Brewed in Sep 2000 after my success in finishing first in ACT State Championships and second in the Australian Nationals I went for a lighter, easier drinking, less alcoholic version of a Barley Wine something closer to a Scotch Ale.

Muntons Barley Wine x 2
500gms of Dark Brown Sugar
2kg of Amber Malt
7 tbl spoons of Cascade hop pellets
1 teaspoon of yeast extract.
All materials supplied by Bro Shoppe of course

Boil in a large saucepan 6 litres of water with 6 tbl spoons of cascade hop pellets, malt and brown sugar for 10 mins at a rolling boil.
Let stand for a further 10 mins in saucepan.

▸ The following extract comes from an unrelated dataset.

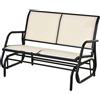 Outsunny Dondolo da Giardino a 2 Posti in Metallo e Tessuto Beige - Outsunny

Add both cans to sterilised fermenter. Add contents of saucepan to fermenter dont strain.
Stir vigorously adding yeast nutrient then add cold water to 28 litres.
Make a yeast starter with yeast supplied with one can.
After 10 mins, pitch yeast starter into fermenter after checking that yeast is multiplying and OK.
Rack after 10 days dry hop with one table spoon of Cascade pellets heated with just boiled water for a couple of mins prior to pitching into fermenter dont mix/stir in.
Let stand for a further 10 days and then place in the fridge ( as in Lagering) for 2 days, and then bottle.
I bottle with the beer still cold within half an hour after taking the fermenter out of the fridge.
I find this helps greatly to reduce the cloudiness of the finished beer and keeps the frothing down during bottling.
Note: it takes longer to bottle condition as in to get enough gas into the beer because the beer is cold when bottled.
Recommended that this beer be left for a up to a year to bottle condition and allow the caramel malt flavour to develop properly. I find it hard to leave beer for this long.
Taste monthly purely for quality control I tell my wife that anyway.